Output, please, every line from the line that holds "Which of the options" to the end, exactly as written.

---------- LISTED RECORDS ----------

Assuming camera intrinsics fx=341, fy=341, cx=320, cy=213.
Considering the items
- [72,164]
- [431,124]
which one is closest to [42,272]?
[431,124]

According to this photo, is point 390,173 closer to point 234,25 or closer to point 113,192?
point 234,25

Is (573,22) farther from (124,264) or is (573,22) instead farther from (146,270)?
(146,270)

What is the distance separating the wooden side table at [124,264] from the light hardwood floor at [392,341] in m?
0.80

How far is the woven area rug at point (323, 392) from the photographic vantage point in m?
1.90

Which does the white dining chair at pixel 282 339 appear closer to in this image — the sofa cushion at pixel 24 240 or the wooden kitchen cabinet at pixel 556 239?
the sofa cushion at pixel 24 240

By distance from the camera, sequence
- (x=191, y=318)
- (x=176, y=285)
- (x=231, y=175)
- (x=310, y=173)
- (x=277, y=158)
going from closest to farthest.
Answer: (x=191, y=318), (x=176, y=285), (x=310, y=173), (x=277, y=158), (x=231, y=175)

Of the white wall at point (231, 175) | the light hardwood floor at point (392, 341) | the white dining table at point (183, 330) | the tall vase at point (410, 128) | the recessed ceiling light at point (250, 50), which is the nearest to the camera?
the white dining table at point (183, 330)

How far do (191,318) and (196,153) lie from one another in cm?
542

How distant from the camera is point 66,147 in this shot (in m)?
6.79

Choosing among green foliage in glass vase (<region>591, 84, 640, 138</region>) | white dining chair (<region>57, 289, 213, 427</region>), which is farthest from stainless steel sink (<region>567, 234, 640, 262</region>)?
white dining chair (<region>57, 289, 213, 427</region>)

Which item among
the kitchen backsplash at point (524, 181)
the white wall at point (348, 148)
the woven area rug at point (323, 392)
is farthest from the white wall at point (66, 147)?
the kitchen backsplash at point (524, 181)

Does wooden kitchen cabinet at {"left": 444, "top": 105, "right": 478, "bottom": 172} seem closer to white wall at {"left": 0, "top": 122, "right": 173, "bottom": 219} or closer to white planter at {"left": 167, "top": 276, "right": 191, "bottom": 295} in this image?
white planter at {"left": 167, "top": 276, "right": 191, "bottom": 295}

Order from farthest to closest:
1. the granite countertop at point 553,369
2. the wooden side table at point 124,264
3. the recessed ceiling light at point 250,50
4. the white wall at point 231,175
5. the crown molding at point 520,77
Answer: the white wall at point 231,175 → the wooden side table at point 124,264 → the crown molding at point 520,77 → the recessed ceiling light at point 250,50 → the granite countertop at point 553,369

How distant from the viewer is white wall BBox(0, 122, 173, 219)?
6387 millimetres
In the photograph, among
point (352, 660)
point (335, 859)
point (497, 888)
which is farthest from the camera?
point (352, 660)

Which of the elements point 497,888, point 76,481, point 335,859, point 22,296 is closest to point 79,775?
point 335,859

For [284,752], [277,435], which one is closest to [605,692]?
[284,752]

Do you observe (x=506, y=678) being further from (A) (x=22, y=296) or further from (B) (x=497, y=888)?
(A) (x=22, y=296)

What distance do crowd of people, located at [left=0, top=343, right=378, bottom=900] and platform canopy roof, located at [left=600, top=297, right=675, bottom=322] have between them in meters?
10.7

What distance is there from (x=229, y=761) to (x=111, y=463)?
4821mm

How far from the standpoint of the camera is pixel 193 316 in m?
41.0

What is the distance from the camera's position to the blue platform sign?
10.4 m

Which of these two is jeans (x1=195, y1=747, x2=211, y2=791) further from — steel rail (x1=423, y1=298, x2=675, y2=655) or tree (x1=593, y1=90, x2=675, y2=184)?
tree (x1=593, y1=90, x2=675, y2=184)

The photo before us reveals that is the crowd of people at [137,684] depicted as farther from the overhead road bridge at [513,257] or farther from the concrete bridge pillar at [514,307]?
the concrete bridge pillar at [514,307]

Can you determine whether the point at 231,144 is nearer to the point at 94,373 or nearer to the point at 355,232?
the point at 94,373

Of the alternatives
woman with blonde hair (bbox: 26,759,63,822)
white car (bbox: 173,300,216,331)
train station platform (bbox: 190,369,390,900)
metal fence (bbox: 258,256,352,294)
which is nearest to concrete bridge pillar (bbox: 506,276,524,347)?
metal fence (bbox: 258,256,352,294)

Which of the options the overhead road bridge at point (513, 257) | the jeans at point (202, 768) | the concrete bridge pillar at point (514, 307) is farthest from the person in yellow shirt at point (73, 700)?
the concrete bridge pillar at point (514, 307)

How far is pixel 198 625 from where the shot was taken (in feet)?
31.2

----------

▶ CORRECT OUTPUT:
Which of the options the overhead road bridge at point (513, 257) | the jeans at point (202, 768) | the concrete bridge pillar at point (514, 307) is farthest from the person in yellow shirt at point (73, 700)?
the concrete bridge pillar at point (514, 307)

How far is pixel 198 625 from where the shot was taken (in feet)?
31.2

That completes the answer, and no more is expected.